■ Excerpt:
Fifty years ago, the American Economic Review published a short article titled “The Golden Rule of Accumulation.” In it, Edmund Phelps, an American economist, proposed a simple rule for a nation’s wealth to grow and provide the highest standard of living for its citizens—present and future. The rule essentially specified how much people had to work, save, and invest today so that future generations could be at least as well off as they were. The golden rule had European origins as well. The paper used the insights of economists from France, Hungary, the Netherlands, and the United Kingdom…

Chapter 1: The European growth model

When this report was being finalized in late 2011, Europe was in crisis. The nations of Europe that had given up the most prized symbol of sovereignty - their currency - in exchange for the euro had the most troubled economies in the world. The countries that had ostensibly integrated the most were the ones deepest in trouble - surely a sign of a deeply flawed growth model...

■ Excerpted data:
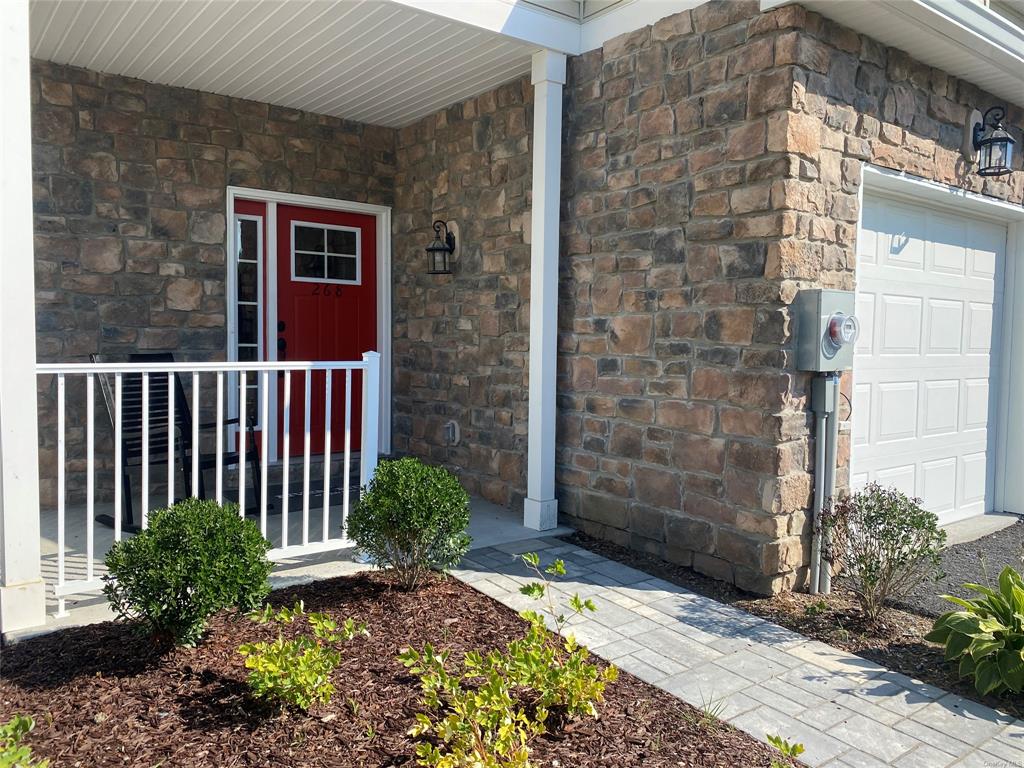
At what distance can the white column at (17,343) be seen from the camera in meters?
2.74

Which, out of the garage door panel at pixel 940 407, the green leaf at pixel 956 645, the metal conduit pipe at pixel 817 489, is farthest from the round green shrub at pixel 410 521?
the garage door panel at pixel 940 407

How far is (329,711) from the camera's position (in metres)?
2.34

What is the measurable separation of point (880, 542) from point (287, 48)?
13.7ft

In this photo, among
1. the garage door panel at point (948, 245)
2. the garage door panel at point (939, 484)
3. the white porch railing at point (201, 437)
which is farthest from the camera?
the garage door panel at point (939, 484)

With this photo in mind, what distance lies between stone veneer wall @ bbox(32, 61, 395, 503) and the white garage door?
4017 millimetres

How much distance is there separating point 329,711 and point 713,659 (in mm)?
1473

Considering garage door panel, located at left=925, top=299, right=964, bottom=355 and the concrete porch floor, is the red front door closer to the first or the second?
the concrete porch floor

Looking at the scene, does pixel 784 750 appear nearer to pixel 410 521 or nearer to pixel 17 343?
pixel 410 521

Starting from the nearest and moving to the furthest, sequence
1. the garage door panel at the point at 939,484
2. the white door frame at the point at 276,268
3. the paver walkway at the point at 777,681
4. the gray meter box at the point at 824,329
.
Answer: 1. the paver walkway at the point at 777,681
2. the gray meter box at the point at 824,329
3. the garage door panel at the point at 939,484
4. the white door frame at the point at 276,268

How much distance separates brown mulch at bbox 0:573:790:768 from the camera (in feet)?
7.01

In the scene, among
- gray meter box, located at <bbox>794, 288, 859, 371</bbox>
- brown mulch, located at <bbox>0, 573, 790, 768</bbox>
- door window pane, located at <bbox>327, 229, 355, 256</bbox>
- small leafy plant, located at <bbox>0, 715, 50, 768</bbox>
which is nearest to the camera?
small leafy plant, located at <bbox>0, 715, 50, 768</bbox>

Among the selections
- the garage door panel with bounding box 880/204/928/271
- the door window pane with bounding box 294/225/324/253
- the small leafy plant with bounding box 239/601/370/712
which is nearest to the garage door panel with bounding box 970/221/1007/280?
the garage door panel with bounding box 880/204/928/271

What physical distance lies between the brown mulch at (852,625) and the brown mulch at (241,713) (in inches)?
38.0

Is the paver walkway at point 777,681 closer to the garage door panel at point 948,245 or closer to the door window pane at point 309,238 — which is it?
the garage door panel at point 948,245
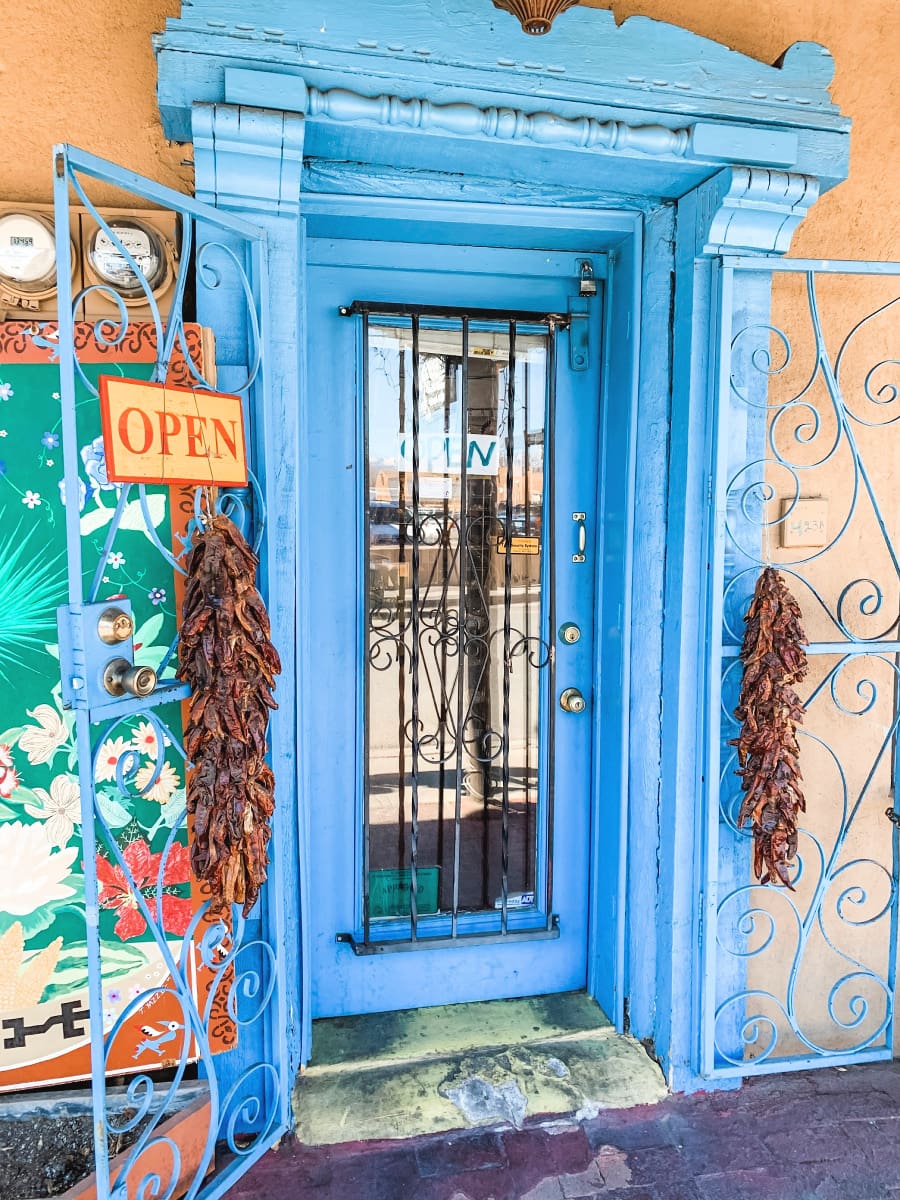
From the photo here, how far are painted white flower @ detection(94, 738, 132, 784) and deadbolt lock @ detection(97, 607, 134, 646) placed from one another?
607 millimetres

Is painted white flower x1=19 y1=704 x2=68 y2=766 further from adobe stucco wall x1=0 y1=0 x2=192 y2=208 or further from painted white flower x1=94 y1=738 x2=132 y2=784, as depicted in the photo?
adobe stucco wall x1=0 y1=0 x2=192 y2=208

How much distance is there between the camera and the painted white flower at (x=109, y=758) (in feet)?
6.66

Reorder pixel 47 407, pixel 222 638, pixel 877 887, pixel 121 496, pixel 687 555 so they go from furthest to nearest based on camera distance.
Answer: pixel 877 887 < pixel 687 555 < pixel 47 407 < pixel 222 638 < pixel 121 496

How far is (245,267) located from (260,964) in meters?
2.00

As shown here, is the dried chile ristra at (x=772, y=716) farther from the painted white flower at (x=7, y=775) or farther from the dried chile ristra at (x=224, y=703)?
the painted white flower at (x=7, y=775)

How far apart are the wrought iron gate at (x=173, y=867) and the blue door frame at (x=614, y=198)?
0.53 feet

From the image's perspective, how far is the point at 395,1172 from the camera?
204 centimetres

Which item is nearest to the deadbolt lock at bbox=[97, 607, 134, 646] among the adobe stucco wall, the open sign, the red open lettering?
the open sign

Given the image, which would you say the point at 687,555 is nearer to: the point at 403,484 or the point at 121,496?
the point at 403,484

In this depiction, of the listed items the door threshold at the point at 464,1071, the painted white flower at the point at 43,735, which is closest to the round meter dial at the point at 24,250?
the painted white flower at the point at 43,735

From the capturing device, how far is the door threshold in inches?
86.6

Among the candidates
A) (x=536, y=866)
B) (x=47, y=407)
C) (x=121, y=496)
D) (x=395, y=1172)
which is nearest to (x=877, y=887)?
(x=536, y=866)

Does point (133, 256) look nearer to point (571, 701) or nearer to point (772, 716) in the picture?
point (571, 701)

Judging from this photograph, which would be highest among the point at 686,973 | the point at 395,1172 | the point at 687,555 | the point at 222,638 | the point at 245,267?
the point at 245,267
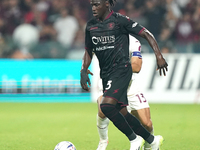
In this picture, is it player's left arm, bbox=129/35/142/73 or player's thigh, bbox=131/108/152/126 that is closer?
player's thigh, bbox=131/108/152/126

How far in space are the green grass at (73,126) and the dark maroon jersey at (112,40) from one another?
158cm

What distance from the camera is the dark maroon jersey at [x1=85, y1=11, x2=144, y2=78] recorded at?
16.4 feet

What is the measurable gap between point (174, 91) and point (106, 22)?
7.39 meters

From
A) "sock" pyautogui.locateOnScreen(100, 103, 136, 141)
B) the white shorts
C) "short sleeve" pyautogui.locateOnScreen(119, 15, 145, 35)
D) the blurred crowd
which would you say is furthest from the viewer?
the blurred crowd

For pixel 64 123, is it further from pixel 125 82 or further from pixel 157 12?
pixel 157 12

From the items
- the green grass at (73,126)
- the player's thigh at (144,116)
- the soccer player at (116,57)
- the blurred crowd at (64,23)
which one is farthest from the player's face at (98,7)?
the blurred crowd at (64,23)

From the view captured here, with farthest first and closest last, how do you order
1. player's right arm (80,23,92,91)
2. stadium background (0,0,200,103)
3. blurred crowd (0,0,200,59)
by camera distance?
blurred crowd (0,0,200,59) < stadium background (0,0,200,103) < player's right arm (80,23,92,91)

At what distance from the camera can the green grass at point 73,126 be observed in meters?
6.39

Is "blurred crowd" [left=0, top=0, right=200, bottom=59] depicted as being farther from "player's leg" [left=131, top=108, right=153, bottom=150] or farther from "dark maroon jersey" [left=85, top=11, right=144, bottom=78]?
"dark maroon jersey" [left=85, top=11, right=144, bottom=78]

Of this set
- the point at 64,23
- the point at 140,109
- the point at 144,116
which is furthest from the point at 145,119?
the point at 64,23

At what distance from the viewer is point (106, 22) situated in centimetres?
504

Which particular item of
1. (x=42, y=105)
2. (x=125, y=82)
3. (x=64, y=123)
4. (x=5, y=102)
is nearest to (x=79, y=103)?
(x=42, y=105)

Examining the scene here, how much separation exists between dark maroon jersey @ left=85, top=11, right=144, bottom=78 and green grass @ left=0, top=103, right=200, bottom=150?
1583mm

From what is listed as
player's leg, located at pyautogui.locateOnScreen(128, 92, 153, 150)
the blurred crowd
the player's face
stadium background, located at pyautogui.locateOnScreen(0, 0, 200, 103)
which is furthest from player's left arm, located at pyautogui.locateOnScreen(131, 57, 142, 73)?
the blurred crowd
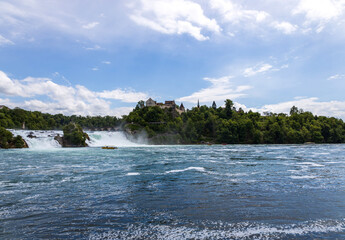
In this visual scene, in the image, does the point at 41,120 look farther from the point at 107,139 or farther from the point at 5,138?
the point at 5,138

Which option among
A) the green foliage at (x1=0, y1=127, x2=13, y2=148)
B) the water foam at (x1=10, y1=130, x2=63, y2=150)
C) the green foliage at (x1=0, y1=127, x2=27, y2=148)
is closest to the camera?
the green foliage at (x1=0, y1=127, x2=13, y2=148)

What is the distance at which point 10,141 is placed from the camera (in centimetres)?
5681

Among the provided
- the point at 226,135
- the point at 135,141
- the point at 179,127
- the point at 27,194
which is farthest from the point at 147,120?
the point at 27,194

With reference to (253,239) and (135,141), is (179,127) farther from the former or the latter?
(253,239)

■ Task prompt:
Repeat the excerpt on the European growth model, word for word, from "When this report" to "flawed growth model...".

■ Solution:
When this report was being finalized in late 2011, Europe was in crisis. The nations of Europe that had given up the most prized symbol of sovereignty - their currency - in exchange for the euro had the most troubled economies in the world. The countries that had ostensibly integrated the most were the ones deepest in trouble - surely a sign of a deeply flawed growth model...